Von Nils Jacobsen
Es hatte sich über Monate angekündigt: Apple steckt tief in der Krise, das musste nun auch CEO Tim Cook in einem für den erfolgsverwöhnten Techpionier aus Cupertino höchst ungewöhnlichen Schritt eingestehen.
Nach Börsenschluss des ersten Handelstages 2019 wandte sich Cook mit Apples erster Umsatzwarnung seit 2002 an seine Aktionäre. Anfang November hatte der Apple-CEO noch für das vierte Kalenderquartal, das Apples erstem Fiskalquartal entspricht, noch Erlöse zwischen 89 und 93 Milliarden Dollar in Aussicht gestellt, was seinerzeit bereits von der Wall Street als Enttäuschung aufgenommen wurde.
Nun jedoch folgte die komplette Ernüchterung: Nur noch 84 Milliarden Dollar dürfte der einst wertvollste Konzern der Welt im vierten Kalenderquartal erlöst haben, musste Tim Cook in seinem Brief an die Aktionäre eingestehen. Apple verzeichnet damit gegenüber dem Vorjahreszeitraum einen Erlösrückgang von rund 4 Milliarden Dollar. Auch die Gewinnmarge fällt mit 38 Prozent wohl leicht schwächer aus erwartet. (Die Quartalsbilanz folgt am 29. Januar.)
Dramatischer Einbruch der iPhone-Verkäufe in China
Als Grund für die bemerkenswerte Bilanzverfehlung nannte Tim Cook in erster Linie die Verwerfungen in den Schwellenländern – vor allem in China, Apples zweitwichtigstem Absatzmarkt. Die Umsatzverfehlung von mehr als 5 Milliarden Dollar sei zu “mehr als 100 Prozent” auf das Reich der Mitte zurückzuführen, erklärte Cook im anschließenden Interview mit dem Finanzsender CNBC.
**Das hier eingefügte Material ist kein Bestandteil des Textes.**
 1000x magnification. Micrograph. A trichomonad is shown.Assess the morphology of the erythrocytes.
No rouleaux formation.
Cook sprach von Chinas schwächstem Wirtschaftswachstum seit 25 Jahren und nannte gleichzeitig als weiteren Faktor für den Absatzkollaps den schwelenden Handelsstreit zwischen den USA und China.
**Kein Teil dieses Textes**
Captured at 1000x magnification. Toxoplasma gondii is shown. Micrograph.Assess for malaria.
Sogar das Batterieaustauschprogramm soll schuld an Absatzschwäche der neuen iPhones sein
Zudem hätten die Dollarstärke und der Launch-Zeitpunkt der neuen Flaggschiff-Modelle iPhone XS und XS Max im September eine Rolle für die schwächere Absatzentwicklung gespielt (alle Absätze des im November 2017 gelaunchten iPhone X entfielen auf das Vorjahresquartal) – was allerdings nach einer Ausrede klingt, zumal die Umsatzverschiebung in Apples eigener Prognose im November hätte mitberücksichtigt sein müssen.
Über 400 Milliarden Dollar Börsenwert vernichtet
Anleger und Analysten reagierten schockiert auf Apples überraschende Umsatzwarnung. “Das ist ein schwarzer Tag für Apple”, kommentierte Analyst Dan Ives von Wedbush Securities gegenüber CNBC die historische Bilanzverfehlung des iKonzerns.
Die Folge an der Wall Street: Ein dramatischer Kurssturz von knapp 8 Prozent nach Handelsschluss, mit dem Apple nahtlos an die desaströse Entwicklung der vergangenen Monate anknüpfte und auf einen Schlag weitere 57 Milliarden Dollar an Börsenwert ausradierte.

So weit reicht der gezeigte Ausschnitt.